SIMPLE SUMMARY: We wanted to investigate the risk of inflammatory bowel disease (IBD) in patients with Philadelphia-negative chronic myeloproliferative neoplasms (MPNs), since up to 50% of these patients experience gastrointestinal symptoms and several studies have suggested an association between hematological cancers and IBD. We included ∼8000 patients and ∼80,000 sex- and age-matched, non-MPN comparisons from the general population, and found that MPN patients were two to three times more likely to develop IBD, but the absolute risk of IBD was modest. In addition, MPN patients were also 40% more likely to have a prior diagnosis of IBD. Our results pose intriguing questions about the causal pathways linking MPN and IBD, which may include genetic, treatment-related and immune-mediated factors.

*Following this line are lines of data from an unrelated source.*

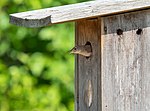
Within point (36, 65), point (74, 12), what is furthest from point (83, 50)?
point (36, 65)

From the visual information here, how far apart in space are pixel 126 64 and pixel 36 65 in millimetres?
1897

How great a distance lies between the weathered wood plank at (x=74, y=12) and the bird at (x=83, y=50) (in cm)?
22

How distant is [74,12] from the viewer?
2.54m

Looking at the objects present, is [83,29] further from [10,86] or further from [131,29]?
[10,86]

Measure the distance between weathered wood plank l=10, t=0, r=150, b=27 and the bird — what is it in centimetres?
22

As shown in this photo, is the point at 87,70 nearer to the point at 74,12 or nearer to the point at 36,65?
the point at 74,12

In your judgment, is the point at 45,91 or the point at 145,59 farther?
the point at 45,91

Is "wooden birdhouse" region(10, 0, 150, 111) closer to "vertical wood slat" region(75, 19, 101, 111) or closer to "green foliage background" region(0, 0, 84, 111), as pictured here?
"vertical wood slat" region(75, 19, 101, 111)

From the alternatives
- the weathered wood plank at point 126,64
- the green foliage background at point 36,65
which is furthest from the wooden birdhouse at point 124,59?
the green foliage background at point 36,65

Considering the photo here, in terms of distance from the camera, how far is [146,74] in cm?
269

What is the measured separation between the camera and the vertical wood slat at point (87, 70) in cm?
276

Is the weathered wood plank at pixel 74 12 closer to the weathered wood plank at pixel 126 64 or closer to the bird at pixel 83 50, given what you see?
the weathered wood plank at pixel 126 64

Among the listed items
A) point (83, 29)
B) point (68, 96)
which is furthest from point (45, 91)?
point (83, 29)

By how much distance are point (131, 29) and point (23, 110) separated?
86.6 inches
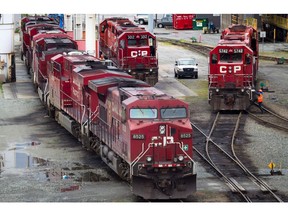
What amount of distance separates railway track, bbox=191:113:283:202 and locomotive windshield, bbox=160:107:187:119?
3403 millimetres

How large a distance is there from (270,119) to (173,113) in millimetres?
17634

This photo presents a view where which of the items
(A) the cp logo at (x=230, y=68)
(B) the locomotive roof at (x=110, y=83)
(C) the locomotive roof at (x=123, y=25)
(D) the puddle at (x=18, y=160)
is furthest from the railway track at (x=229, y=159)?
(C) the locomotive roof at (x=123, y=25)

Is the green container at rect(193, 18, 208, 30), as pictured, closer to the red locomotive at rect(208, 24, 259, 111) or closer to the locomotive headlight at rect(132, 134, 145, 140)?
the red locomotive at rect(208, 24, 259, 111)

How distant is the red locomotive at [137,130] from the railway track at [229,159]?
8.79 feet

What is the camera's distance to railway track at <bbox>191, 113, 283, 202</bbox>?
101 ft

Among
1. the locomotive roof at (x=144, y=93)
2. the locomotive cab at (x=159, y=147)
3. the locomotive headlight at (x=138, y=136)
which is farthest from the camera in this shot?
the locomotive roof at (x=144, y=93)

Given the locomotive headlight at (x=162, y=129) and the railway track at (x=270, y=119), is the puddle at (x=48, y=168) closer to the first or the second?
the locomotive headlight at (x=162, y=129)

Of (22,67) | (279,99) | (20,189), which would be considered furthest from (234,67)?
(22,67)

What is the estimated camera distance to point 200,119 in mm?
46656

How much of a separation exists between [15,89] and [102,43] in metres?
10.6

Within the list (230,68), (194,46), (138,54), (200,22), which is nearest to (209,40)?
(194,46)

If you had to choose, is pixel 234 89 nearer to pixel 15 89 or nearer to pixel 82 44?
pixel 15 89

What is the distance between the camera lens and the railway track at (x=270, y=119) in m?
44.4

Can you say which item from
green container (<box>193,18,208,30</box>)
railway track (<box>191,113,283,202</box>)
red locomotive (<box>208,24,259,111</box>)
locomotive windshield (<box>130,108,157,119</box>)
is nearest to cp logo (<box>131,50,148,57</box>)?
red locomotive (<box>208,24,259,111</box>)
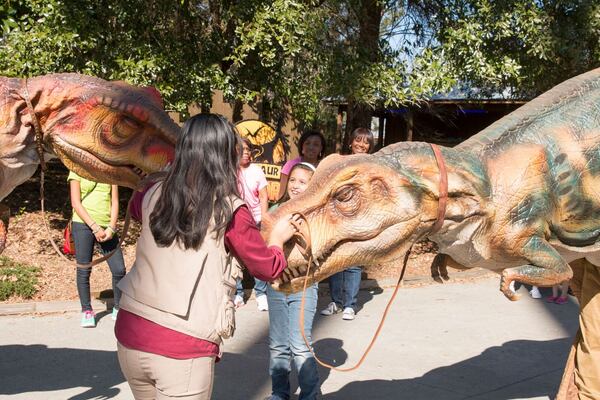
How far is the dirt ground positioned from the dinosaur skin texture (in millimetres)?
5646

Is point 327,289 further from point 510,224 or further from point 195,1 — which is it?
point 510,224

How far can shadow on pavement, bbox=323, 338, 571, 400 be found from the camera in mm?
5309

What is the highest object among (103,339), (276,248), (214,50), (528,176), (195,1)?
(195,1)

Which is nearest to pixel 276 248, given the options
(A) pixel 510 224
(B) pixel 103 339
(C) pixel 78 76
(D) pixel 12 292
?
(A) pixel 510 224

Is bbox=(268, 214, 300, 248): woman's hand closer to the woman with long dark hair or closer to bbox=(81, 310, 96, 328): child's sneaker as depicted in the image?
the woman with long dark hair

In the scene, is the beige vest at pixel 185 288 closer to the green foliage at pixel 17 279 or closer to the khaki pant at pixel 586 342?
the khaki pant at pixel 586 342

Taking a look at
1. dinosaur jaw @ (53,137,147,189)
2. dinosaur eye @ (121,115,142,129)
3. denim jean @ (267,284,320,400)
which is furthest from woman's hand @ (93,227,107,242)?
dinosaur eye @ (121,115,142,129)

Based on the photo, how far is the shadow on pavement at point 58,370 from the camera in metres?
5.28

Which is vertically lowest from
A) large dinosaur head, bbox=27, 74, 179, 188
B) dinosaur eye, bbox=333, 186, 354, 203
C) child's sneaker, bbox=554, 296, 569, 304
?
child's sneaker, bbox=554, 296, 569, 304

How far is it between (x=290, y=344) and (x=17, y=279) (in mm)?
4967

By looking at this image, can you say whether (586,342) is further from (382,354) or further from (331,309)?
(331,309)

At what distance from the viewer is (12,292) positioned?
8070mm

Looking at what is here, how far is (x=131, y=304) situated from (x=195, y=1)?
7361 mm

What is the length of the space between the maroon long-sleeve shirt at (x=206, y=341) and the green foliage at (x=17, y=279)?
223 inches
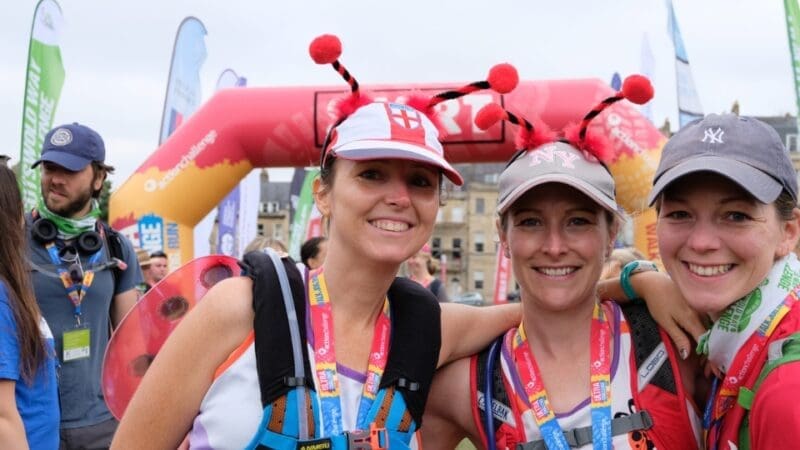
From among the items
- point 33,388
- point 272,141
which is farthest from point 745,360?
point 272,141

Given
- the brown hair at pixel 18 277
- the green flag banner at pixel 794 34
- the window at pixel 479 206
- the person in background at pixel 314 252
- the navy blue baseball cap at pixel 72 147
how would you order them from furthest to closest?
the window at pixel 479 206
the green flag banner at pixel 794 34
the person in background at pixel 314 252
the navy blue baseball cap at pixel 72 147
the brown hair at pixel 18 277

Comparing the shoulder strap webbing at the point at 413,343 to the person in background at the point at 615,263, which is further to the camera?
the person in background at the point at 615,263

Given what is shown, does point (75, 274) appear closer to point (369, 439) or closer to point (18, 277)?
point (18, 277)

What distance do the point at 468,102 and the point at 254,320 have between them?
19.1 feet

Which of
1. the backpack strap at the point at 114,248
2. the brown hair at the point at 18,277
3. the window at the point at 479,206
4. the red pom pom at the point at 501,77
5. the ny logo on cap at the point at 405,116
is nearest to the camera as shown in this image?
the ny logo on cap at the point at 405,116

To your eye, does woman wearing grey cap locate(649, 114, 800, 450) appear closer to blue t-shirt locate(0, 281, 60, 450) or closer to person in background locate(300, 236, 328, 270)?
blue t-shirt locate(0, 281, 60, 450)

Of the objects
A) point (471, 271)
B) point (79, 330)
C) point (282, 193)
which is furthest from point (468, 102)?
point (282, 193)

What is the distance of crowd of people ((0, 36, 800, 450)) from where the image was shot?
74.5 inches

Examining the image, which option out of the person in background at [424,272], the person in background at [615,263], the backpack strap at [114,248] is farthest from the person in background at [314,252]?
the person in background at [615,263]

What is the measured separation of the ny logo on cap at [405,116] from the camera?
2098 mm

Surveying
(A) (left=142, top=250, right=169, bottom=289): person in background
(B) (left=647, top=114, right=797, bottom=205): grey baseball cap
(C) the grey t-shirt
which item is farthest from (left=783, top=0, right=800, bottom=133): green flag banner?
(C) the grey t-shirt

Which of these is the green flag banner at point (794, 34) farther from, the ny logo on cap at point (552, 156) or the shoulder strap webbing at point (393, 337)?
the shoulder strap webbing at point (393, 337)

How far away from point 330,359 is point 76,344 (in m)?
2.40

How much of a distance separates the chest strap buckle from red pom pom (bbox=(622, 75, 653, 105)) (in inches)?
48.2
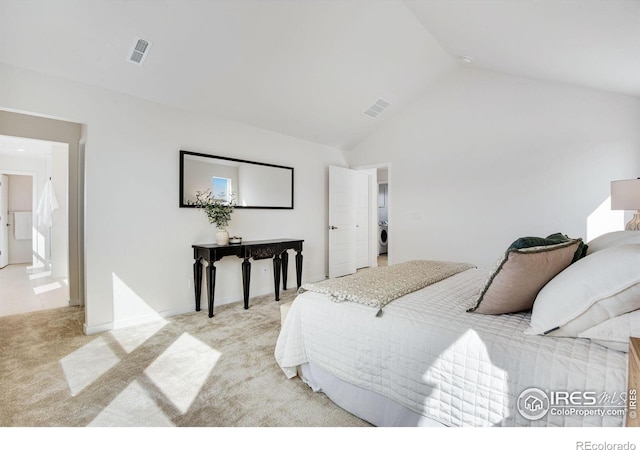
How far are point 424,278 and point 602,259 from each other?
41.9 inches

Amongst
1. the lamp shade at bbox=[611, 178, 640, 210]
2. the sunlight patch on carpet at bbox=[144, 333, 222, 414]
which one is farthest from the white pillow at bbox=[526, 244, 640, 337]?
the sunlight patch on carpet at bbox=[144, 333, 222, 414]

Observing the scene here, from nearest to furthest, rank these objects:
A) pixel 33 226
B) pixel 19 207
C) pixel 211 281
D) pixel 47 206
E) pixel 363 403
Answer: pixel 363 403
pixel 211 281
pixel 47 206
pixel 33 226
pixel 19 207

Moreover, it shows that abdominal symptoms in MPN patients may not only be caused by an enlarged spleen or treatment side-effects. Conversely, persistent leucocytosis and/or increased platelets in IBD patients may reflect concomitant MPN. ABSTRACT: An association between hematological cancers and inflammatory bowel disease (IBD) has previously been suggested, but the risk of IBD in patients with myeloproliferative neoplasms (MPNs) is unknown. We conducted a nationwide population-based cohort study using Danish registries, to estimate the risk of IBD in individuals diagnosed with essential thrombocythemia, polycythemia vera, myelofibrosis or unclassifiable MPN during 1994–2013. MPN patients were matched 1:10 with sex- and age-matched comparisons. Everyone was followed until a diagnosis of IBD, death/emigration, or 31 December 2013. The risk of IBD overall and according to MPN subtype was calculated using Cox regression and presented as hazard ratios (HRs) with 95% confidence intervals (CI). Of 8207 MPN patients followed for 45,232 person-years, 80 were diagnosed with IBD (61 ulcerative colitis, 19 Crohn’s disease). The rate of IBD per 1000 person-years was 1.8 (95% CI:1.4–2.2) in patients vs. 0.8 (95% CI:0.7–0.8) in comparisons, and the absolute 10-year risk of IBD was 0.8% (95% CI:0.6–1.0) in patients vs. 0.4% (95% CI:0.4–0.5) in comparisons. The HR of IBD was 2.4 (95% CI:2.1–2.9) with similar HRs for ulcerative colitis and Crohn’s disease. MPN subtype risks varied from 2.1 (95% CI:1.6–2.7) to 2.8 (95% CI:2.1–3.7). Our unselected cohort study showed a more than 2-fold increased risk of IBD in MPN patients.